In 2011, Shiga toxin-producing E. coli O104:H4 (STEC O104:H4) was responsible for an outbreak
of gastroenteritis in Germany. STEC O104:H4 is a classic enteroaggregative E. coli (EAEC)
containing a new virulence – Shiga toxin – via a bacteriophage encoding stx2 [17]. STEC was also
found to possess the CTX-M type ESBLs, which made the outbreak even worse because of the
resistance to multiple antibiotics.
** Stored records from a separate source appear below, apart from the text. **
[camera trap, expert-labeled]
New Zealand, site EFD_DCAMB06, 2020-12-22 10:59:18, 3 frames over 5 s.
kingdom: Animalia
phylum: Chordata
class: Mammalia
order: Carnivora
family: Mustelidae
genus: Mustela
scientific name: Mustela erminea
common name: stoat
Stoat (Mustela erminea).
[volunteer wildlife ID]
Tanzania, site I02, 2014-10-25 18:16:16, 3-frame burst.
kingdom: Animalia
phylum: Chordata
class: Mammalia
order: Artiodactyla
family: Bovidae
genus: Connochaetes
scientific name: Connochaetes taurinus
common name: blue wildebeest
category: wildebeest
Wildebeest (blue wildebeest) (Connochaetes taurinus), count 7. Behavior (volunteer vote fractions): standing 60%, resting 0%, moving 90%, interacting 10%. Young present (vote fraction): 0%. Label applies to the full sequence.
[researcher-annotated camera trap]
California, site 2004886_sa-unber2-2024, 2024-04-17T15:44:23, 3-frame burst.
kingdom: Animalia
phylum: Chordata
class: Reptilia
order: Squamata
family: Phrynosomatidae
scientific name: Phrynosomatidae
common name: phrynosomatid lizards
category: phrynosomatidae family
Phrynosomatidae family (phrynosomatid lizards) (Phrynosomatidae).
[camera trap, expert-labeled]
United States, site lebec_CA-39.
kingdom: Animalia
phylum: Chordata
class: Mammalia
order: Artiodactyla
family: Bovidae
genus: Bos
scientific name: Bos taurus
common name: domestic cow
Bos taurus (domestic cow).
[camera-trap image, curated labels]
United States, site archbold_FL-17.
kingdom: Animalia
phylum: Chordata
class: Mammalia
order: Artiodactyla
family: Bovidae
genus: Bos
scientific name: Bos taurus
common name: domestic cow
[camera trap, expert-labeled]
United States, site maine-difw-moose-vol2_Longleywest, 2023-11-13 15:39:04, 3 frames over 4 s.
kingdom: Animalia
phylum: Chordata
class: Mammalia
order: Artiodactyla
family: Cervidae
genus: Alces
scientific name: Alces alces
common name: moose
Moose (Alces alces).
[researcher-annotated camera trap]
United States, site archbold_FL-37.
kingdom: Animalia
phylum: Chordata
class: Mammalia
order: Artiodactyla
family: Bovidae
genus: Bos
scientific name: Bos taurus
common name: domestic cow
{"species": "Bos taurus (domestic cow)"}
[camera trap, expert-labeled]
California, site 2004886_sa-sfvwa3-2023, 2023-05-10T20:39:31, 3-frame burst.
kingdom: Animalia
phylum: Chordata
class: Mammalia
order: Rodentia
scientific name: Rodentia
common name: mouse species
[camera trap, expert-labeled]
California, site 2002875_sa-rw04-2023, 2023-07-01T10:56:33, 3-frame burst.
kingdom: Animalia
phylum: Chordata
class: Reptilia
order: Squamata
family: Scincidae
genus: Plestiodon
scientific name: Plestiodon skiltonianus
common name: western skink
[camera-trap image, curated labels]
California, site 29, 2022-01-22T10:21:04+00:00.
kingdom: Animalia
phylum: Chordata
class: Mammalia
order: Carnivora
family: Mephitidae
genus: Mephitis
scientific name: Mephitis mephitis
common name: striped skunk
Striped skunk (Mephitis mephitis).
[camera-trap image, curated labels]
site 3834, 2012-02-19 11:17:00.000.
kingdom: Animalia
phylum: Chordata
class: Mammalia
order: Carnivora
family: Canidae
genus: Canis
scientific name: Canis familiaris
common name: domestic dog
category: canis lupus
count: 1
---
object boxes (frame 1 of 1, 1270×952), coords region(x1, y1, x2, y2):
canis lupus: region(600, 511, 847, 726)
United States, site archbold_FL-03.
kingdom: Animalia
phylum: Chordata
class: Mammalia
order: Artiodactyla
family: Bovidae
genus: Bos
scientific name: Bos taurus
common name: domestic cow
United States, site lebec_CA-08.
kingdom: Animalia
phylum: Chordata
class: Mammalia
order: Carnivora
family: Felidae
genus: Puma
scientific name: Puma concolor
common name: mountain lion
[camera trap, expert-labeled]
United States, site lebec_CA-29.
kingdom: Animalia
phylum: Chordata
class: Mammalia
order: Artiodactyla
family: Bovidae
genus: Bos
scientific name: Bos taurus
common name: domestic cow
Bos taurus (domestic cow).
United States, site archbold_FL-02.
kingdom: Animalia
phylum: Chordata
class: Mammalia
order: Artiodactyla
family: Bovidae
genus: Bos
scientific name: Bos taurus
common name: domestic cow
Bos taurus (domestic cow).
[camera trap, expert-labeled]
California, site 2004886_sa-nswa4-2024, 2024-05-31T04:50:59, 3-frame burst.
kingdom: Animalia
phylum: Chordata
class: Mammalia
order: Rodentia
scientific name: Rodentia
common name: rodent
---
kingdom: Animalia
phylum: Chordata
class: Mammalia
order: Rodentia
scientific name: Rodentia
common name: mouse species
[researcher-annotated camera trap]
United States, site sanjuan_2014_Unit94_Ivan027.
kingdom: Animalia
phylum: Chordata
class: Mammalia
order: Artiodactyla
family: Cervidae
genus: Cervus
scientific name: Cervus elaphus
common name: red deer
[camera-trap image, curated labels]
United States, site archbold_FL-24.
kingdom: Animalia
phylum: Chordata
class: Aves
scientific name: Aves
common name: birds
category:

However, STEC had been previously known to omit a region of
non-pathogenic genes between cadA and melA[18]. This agrees with a finding in 2019 which
showed thousands of gene acquisition and loss over the evolution of E. coli [19].
Despite the possibility to acquire antibiotic resistant genes, E. coli and other Enterobactericae
could still intrinsically resist the activity of antibiotics via limiting antibiotics entry through porins.
Moreover, the down regulation of porin genes were shown to significantly resist drugs like
carbapenems and cephalosporins. In contrast, the over-expression of efflux pump, especially MDR
pumps, increases the levels of resistance. It is because regulators of the multidrug pump genes are
encoded alongside a repressor of the Mar proteins [20]. Therefore, mutations in the repressor of
Mar proteins lead to the transcription of Mar and the overexpression of multidrug efflux pumps.